— BEGIN —

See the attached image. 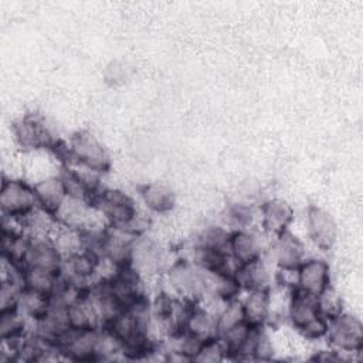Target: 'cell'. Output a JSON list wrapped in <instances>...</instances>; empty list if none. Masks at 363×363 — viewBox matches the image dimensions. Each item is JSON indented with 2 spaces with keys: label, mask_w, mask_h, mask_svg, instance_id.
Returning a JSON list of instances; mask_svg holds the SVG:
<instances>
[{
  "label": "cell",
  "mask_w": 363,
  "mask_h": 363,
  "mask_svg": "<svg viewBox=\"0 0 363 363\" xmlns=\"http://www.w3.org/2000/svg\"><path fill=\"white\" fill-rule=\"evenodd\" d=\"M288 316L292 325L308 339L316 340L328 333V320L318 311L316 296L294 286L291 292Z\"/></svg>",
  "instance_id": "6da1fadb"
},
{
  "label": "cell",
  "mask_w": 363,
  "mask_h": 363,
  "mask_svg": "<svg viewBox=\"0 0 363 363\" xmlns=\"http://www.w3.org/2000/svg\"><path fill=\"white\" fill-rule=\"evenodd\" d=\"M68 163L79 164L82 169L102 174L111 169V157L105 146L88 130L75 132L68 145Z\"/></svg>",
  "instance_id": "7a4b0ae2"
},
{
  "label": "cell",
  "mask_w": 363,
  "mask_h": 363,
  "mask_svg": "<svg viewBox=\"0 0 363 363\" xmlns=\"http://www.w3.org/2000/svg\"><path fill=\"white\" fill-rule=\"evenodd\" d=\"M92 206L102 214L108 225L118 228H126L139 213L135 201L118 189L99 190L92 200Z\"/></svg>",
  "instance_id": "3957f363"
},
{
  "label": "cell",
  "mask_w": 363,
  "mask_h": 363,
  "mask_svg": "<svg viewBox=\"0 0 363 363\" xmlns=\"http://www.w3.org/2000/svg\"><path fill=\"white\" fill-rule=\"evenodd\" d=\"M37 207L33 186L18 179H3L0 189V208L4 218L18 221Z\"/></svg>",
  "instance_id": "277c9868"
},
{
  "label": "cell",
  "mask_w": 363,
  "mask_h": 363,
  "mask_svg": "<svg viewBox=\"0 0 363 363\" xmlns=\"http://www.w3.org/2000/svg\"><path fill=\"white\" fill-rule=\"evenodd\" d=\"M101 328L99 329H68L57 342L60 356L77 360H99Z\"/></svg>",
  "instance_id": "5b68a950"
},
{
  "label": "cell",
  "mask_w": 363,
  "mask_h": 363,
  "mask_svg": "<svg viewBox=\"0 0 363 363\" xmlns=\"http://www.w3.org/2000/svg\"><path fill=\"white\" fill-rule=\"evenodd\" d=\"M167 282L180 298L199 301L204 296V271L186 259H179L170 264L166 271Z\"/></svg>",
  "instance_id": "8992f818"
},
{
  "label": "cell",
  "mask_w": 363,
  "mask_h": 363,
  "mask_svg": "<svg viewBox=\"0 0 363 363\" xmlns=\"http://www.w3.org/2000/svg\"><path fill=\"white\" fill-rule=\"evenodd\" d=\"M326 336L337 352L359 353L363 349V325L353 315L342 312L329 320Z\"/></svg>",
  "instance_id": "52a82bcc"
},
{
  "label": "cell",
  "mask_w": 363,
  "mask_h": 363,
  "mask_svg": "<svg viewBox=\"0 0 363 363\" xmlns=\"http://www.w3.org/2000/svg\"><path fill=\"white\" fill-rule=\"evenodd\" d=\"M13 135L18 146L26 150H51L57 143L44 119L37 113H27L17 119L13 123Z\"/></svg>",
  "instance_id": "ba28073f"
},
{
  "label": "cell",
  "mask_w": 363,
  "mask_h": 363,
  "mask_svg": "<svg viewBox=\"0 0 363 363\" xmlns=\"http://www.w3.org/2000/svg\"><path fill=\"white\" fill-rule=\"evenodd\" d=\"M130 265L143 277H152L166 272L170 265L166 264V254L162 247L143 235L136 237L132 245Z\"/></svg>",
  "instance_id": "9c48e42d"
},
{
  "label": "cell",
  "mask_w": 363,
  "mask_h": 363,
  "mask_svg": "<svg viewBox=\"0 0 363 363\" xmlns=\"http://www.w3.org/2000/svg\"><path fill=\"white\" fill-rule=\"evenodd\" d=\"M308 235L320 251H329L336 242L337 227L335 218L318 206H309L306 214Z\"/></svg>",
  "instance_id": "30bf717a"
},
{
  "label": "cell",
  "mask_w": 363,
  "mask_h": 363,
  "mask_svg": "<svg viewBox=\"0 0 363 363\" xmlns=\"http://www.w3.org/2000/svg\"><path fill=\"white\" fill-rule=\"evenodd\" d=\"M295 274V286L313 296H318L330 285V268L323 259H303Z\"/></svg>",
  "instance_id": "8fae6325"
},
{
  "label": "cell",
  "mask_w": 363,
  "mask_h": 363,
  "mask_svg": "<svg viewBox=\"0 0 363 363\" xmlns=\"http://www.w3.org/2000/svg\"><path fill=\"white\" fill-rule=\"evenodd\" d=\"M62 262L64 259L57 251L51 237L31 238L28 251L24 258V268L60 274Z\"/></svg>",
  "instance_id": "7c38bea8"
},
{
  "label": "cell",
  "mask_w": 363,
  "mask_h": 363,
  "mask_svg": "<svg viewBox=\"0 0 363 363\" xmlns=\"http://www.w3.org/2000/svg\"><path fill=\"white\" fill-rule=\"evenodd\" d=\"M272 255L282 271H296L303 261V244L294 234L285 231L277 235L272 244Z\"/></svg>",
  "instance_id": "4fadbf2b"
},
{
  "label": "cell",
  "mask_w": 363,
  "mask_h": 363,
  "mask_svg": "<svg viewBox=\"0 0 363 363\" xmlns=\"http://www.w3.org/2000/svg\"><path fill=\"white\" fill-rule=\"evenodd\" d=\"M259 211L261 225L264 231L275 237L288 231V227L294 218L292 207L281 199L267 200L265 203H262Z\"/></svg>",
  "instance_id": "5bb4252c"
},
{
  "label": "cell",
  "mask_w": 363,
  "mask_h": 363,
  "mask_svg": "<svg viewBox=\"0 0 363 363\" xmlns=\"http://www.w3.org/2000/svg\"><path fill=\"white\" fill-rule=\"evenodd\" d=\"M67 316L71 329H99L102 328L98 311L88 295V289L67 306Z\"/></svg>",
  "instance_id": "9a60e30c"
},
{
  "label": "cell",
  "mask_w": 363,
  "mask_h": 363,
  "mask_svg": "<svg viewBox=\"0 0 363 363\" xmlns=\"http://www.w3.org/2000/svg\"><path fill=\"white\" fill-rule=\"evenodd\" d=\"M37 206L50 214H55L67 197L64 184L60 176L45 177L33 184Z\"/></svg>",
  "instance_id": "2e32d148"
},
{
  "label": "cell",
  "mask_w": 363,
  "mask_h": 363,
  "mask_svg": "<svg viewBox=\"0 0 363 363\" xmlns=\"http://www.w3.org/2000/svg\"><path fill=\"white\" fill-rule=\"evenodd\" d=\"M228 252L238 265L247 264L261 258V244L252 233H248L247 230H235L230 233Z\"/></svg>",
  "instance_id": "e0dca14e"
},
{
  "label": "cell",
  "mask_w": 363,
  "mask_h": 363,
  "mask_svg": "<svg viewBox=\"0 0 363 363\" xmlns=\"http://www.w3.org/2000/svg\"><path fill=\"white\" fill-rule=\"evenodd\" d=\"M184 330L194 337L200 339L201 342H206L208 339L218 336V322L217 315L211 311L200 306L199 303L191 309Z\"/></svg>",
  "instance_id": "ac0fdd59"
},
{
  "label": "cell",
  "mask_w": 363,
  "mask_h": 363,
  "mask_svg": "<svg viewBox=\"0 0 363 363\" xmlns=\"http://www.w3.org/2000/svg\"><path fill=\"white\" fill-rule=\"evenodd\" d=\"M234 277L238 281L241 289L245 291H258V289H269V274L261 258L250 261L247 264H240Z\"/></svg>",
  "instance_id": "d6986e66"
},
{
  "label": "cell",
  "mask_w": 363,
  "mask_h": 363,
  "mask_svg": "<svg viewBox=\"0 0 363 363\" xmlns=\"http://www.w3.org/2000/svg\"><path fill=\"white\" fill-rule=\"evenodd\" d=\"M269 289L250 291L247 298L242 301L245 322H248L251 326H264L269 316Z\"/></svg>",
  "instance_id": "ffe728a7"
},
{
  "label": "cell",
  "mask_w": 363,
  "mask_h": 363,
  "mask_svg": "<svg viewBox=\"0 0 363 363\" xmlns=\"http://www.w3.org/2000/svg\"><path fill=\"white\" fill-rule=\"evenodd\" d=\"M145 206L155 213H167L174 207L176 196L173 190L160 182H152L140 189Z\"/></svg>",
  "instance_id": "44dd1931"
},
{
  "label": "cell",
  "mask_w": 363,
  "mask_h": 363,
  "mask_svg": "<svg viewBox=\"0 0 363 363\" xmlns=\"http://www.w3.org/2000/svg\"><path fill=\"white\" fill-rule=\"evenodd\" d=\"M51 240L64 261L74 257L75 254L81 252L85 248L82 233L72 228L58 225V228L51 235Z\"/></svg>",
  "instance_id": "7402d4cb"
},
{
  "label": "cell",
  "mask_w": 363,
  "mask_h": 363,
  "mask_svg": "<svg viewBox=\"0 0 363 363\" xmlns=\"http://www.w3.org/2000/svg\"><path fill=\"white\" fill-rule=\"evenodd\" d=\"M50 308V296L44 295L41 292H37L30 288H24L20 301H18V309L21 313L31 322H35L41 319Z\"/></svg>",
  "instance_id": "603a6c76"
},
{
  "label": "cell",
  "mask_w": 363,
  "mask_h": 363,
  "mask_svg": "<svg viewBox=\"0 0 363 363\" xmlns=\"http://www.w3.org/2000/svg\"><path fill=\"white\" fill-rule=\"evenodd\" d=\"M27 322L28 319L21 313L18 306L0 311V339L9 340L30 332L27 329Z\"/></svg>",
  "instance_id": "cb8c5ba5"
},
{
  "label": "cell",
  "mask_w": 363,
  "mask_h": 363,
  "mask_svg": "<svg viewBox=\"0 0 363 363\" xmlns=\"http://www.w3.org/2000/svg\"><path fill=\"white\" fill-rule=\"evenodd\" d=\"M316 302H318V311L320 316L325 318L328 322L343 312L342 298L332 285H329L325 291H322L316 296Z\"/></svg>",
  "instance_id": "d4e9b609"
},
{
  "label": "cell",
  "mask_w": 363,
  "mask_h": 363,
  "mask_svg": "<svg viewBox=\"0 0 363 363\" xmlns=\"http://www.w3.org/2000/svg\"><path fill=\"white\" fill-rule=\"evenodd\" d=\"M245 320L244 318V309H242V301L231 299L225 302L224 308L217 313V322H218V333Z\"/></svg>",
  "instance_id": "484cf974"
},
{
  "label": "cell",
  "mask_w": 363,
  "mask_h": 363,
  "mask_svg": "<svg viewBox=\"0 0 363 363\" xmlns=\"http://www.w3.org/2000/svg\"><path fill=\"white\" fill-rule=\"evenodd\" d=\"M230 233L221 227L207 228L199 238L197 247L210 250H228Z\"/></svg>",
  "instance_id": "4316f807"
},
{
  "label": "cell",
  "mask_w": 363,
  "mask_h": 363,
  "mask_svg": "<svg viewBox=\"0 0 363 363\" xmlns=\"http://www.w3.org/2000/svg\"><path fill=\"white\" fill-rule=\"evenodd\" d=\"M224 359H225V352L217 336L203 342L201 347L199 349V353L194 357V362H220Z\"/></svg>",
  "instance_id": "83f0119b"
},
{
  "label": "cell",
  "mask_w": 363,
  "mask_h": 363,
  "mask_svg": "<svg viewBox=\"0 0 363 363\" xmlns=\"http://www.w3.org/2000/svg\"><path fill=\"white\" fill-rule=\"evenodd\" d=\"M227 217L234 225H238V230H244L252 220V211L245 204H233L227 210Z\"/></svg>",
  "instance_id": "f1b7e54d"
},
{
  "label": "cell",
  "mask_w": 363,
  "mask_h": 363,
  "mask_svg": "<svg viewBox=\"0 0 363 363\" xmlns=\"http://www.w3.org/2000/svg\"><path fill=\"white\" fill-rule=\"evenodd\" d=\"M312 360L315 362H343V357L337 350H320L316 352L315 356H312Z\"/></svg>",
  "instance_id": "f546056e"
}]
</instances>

— END —
— BEGIN —

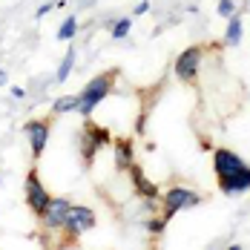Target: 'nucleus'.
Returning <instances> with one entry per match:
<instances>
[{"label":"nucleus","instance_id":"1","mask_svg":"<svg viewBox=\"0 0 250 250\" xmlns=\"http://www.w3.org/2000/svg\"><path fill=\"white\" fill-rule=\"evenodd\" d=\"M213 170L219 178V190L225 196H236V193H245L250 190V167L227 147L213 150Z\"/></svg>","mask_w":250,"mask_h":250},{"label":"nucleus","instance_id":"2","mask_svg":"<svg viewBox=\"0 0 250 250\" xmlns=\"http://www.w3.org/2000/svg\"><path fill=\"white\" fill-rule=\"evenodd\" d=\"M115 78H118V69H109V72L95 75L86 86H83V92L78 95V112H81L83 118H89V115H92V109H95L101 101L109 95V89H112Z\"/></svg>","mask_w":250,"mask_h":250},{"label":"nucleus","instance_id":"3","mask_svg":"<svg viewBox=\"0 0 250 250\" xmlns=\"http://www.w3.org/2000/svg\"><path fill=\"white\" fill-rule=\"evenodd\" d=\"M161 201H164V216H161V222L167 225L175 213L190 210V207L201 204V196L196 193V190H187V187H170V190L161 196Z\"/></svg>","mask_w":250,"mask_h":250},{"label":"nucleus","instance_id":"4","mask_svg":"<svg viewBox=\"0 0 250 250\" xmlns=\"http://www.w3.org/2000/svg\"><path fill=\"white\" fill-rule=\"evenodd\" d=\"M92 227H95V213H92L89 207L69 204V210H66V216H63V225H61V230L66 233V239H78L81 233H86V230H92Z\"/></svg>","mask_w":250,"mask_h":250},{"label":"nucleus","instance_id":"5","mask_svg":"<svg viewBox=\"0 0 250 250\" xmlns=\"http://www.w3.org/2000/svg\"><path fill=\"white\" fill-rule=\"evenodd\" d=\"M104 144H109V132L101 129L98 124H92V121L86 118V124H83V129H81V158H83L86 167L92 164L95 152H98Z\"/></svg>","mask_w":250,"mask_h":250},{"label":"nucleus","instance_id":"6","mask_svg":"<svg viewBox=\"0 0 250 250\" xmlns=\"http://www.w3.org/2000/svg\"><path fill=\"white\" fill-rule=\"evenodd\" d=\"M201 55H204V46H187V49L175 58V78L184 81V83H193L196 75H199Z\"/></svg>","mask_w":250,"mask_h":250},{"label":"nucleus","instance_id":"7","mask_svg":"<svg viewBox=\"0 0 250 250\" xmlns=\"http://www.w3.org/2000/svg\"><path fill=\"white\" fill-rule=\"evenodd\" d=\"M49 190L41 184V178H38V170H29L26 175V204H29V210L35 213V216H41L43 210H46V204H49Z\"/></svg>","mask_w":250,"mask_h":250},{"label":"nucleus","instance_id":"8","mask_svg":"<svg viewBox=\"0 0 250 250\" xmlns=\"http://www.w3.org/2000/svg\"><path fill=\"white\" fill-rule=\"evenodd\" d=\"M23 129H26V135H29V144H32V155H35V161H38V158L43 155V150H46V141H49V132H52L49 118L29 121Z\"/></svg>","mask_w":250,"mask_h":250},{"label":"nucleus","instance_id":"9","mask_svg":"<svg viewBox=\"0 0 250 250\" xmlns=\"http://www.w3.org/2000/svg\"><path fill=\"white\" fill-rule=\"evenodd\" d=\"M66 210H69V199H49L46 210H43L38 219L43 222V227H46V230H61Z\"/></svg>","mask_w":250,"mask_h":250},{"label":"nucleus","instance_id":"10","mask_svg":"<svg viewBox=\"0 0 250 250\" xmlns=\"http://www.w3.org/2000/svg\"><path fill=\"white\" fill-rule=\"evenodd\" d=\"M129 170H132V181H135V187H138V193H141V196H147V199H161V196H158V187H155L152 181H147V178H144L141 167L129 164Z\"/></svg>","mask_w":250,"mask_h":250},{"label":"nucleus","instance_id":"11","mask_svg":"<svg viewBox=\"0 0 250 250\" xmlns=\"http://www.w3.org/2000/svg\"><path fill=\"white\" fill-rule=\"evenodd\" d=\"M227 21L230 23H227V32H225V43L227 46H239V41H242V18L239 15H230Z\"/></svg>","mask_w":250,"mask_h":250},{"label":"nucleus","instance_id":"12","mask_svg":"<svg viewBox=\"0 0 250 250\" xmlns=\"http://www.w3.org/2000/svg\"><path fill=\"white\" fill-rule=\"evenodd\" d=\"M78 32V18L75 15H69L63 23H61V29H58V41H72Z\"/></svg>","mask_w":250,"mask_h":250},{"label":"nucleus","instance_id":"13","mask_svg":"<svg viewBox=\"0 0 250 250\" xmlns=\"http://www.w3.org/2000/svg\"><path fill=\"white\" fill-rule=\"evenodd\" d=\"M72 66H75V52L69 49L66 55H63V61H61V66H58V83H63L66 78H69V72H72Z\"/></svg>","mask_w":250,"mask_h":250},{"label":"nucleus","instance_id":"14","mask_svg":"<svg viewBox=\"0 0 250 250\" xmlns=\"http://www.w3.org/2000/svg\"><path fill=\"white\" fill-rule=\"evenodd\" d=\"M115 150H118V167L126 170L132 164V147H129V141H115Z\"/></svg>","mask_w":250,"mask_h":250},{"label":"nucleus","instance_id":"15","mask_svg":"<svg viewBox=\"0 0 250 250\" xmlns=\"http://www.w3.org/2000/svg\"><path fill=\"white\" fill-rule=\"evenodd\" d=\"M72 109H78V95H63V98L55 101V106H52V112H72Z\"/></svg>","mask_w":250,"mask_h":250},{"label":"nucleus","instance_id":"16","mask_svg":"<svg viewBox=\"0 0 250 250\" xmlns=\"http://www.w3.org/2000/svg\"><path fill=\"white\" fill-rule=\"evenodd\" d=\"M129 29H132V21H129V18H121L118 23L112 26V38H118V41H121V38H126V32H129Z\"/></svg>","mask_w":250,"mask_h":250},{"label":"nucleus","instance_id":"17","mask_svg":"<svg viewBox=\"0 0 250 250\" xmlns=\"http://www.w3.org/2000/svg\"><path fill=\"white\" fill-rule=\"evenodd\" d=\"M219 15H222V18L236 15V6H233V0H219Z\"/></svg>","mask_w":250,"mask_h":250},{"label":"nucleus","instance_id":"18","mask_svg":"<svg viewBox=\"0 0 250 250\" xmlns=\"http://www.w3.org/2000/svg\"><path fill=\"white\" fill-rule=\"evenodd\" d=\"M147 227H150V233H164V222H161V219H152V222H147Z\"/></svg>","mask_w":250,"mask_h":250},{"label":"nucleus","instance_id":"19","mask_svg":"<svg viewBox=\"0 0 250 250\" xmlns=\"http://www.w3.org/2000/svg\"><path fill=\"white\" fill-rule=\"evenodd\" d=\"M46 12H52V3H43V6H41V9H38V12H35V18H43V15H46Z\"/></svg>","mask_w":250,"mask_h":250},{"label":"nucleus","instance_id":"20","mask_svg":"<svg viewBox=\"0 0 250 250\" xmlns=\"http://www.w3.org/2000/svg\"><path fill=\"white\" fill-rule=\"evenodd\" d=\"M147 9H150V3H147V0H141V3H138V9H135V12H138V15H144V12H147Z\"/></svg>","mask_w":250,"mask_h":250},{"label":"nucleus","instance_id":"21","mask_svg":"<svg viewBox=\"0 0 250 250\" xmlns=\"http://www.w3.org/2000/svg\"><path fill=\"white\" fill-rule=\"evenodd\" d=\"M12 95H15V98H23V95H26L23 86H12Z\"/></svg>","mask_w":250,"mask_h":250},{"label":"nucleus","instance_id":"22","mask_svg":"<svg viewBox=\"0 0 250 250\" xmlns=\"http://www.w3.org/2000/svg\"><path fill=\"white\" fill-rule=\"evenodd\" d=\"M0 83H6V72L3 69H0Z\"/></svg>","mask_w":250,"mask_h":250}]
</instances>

— END —

**WRITTEN EXERCISE:**
Pick out each line of the listing above that contains the word "Returning", and copy those lines in full.

**WRITTEN SOLUTION:**
Returning a JSON list of instances; mask_svg holds the SVG:
Returning <instances> with one entry per match:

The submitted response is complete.